For large simulations, it may not be expedient to store all timesteps in the same on-disk file. To this end, the DumbCheckpoint object offers the facility to retain the same checkpoint object, but change the on-disk file used to store the data. To switch to a new on-disk file one uses new_file(). There are two method of choosing the new file name. If the DumbCheckpoint object was created passing single_file=False then calling new_file() without any additional arguments will use an internal counter to create file names by appending this counter to the provided base name. This selection can be overridden by explicitly passing the optional name argument.

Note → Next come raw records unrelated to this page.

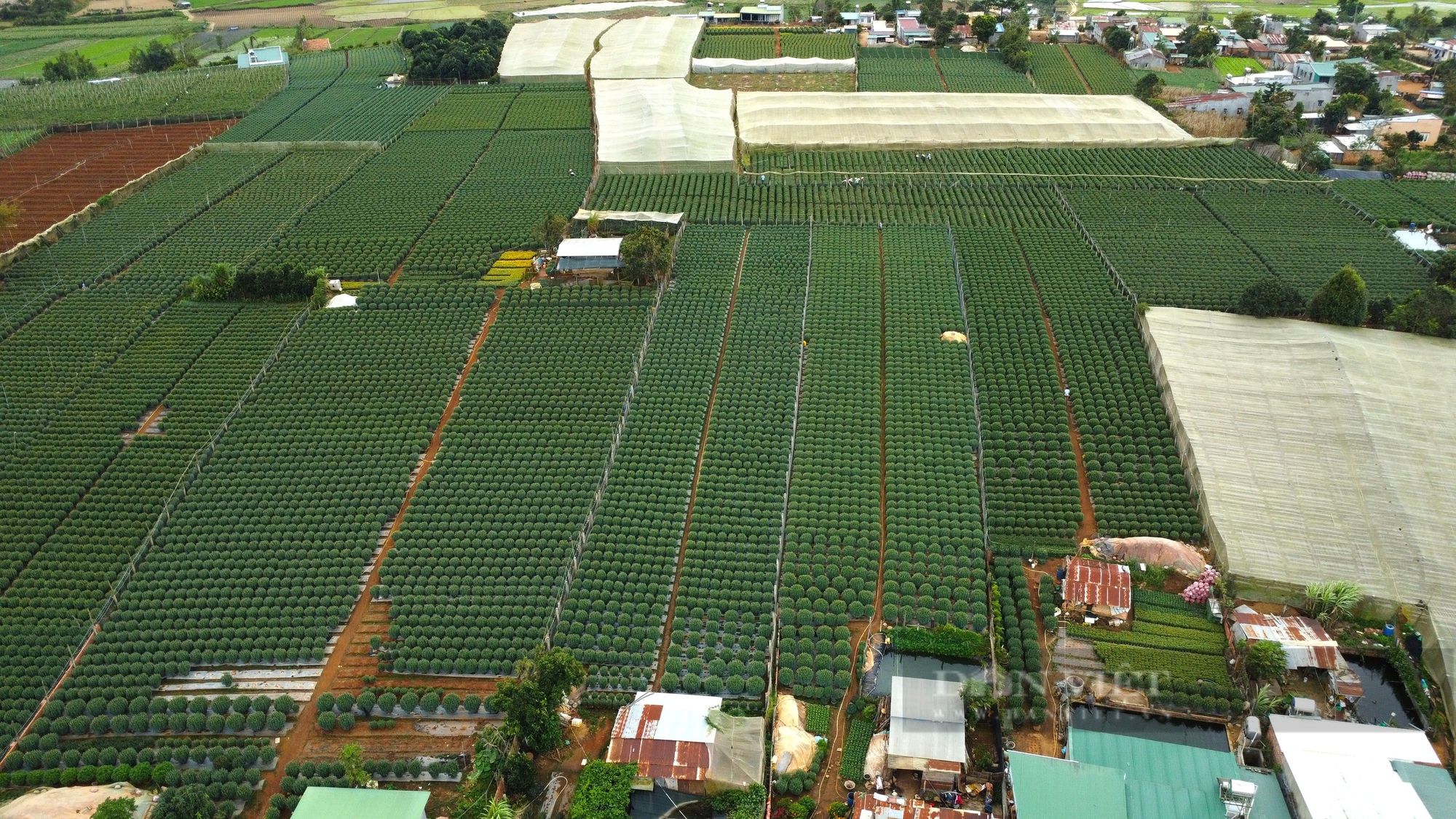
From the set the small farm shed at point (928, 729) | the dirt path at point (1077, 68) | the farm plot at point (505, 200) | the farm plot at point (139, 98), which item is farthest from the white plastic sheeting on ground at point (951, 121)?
the small farm shed at point (928, 729)

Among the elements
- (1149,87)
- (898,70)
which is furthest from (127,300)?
(1149,87)

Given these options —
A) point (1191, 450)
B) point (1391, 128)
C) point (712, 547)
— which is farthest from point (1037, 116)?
point (712, 547)

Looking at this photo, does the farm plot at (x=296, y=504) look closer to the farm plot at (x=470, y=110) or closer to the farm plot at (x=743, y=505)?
the farm plot at (x=743, y=505)

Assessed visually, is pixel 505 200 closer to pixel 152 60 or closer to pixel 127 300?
pixel 127 300

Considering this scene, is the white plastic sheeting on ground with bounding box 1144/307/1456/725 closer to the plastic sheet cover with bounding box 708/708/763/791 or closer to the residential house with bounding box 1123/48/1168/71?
the plastic sheet cover with bounding box 708/708/763/791

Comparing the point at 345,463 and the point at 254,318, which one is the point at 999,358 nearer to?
the point at 345,463

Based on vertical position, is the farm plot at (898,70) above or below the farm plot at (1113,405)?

As an example, consider the following sequence:

with DumbCheckpoint("dump", single_file=False, mode=FILE_CREATE) as chk:
    chk.store(a)
    chk.store(b)
    chk.new_file()
    chk.store(c)
    chk.new_file(name="special")
    chk.store(d)
    chk.new_file()
    chk.store(e)

Will create four on-disk files:

dump_0.h5

Containing a and b;

dump_1.h5

Containing c;

special.h5

Containing d;

dump_2.h5

Containing e.

Implementation details ¶

The on-disk representation of checkpoints is as HDF5 files. Firedrake uses the PETSc HDF5 Viewer object to write and read state. As such, writing data is collective across processes. h5py is used for attribute manipulation. To this end, h5py must be linked against the same version of the HDF5 library that PETSc was built with. If you have a custom installation of Firedrake then it may be necessary to manually ensure that h5py is linked correctly. Instructions for how to do this can be found here.

Warning

Calling h5py.File.close() on the h5py representation will likely result in errors inside PETSc (since it is not aware that the file has been closed). So don’t do that!